Today I share part 2 of a letter written to myself for my 26th birthday. My prompt? These words from A.W. Tozer: “When our Lord looked at us, He saw not only what we were — He was faithful in seeing what we could become! He took away the curse of being and gave us the glorious blessing of becoming.” Part 1 found here.
Living locally is a life-giving endeavor. By all means, enjoy an Egg McMuffin from McDonalds, use two-day shipping from Amazon Prime and vote for a president. But know your neighbors, attend a church near your home if possible, make an effort to meet the cashiers at the grocery store, sit on your front porch and drink wine with your neighbors and attend city council meetings.
“All human nature vigorously resists grace because grace changes us and the change is painful” (Flannery O’Connor). Grace will hurt more than you can imagine right now. But we must die to be reborn. And that is worth it.

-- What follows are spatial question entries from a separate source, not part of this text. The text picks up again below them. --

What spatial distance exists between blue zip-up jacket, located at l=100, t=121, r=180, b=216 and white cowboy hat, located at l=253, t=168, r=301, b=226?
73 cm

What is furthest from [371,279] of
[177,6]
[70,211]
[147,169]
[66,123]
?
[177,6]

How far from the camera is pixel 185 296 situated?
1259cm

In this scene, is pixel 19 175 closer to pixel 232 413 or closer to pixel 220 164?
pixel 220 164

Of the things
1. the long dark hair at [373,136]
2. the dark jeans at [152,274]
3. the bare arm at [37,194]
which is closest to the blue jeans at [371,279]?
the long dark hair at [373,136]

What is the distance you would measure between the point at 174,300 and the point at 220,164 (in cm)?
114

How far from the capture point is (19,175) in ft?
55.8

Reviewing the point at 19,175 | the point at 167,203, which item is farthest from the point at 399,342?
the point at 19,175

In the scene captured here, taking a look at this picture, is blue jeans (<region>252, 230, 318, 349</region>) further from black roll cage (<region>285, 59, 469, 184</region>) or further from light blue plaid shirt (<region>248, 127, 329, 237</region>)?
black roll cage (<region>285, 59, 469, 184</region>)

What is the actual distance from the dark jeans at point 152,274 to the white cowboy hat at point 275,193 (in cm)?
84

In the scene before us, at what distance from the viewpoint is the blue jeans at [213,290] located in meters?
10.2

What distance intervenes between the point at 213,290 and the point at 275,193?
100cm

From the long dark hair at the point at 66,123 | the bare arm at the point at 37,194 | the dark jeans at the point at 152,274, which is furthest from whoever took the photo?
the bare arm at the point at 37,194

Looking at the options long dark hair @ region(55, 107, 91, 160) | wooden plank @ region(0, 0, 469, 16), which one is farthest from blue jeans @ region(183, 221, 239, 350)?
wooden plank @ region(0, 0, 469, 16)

Be vulnerable and dare greatly. Show the darkest parts of your heart and mind to those you trust. Take a chance on a new business venture, friendship, recipe, exercise technique, writing assignment. Sometimes you’ll fail, and sometimes you’ll succeed. But your place will “never be with those cold and timid souls who neither know victory nor defeat” (Roosevelt).
Despite the worldview camps you attended and the apologetics you learned in high school, you will doubt the existence of God almost daily. You’ll wonder, like Solomon, if all is simply meaningless. So, you’ll read C.S. Lewis and listen to Tim Keller, and it will help a lot. You’ll recall your own story and your heart will soften. Then you’ll sing (mostly hymns and Johnny Cash) and go to church and walk through the liturgy of adoration, confession, belief, the Lord’s Supper. And you’ll know what you believe, for we are what we worship.
The resurrection of Jesus changes everything. That defining event of the New Testament tells us that life will conquer death, this world matters to God, you and your tribe are not the hope of this world and the story isn’t over until Jesus comes again and makes all things new. The cross is vital. Return and stay there as often as needed. Then always turn your eyes to the empty tomb.
You are more sinful and flawed than you ever dared believe, yet at the very same time you are more loved and accepted in Jesus Christ than you ever dared hope (a Tim Keller paraphrase).
Now, lest you read this list and think you have your life and beliefs squared away by the sweet age of 26, you certainly don’t. The difference between 16-year-old Abby and 26-year-old Abby is that you know you will change in the years to come. And, you know that change is not to be feared, but patiently, readily anticipated as a gift.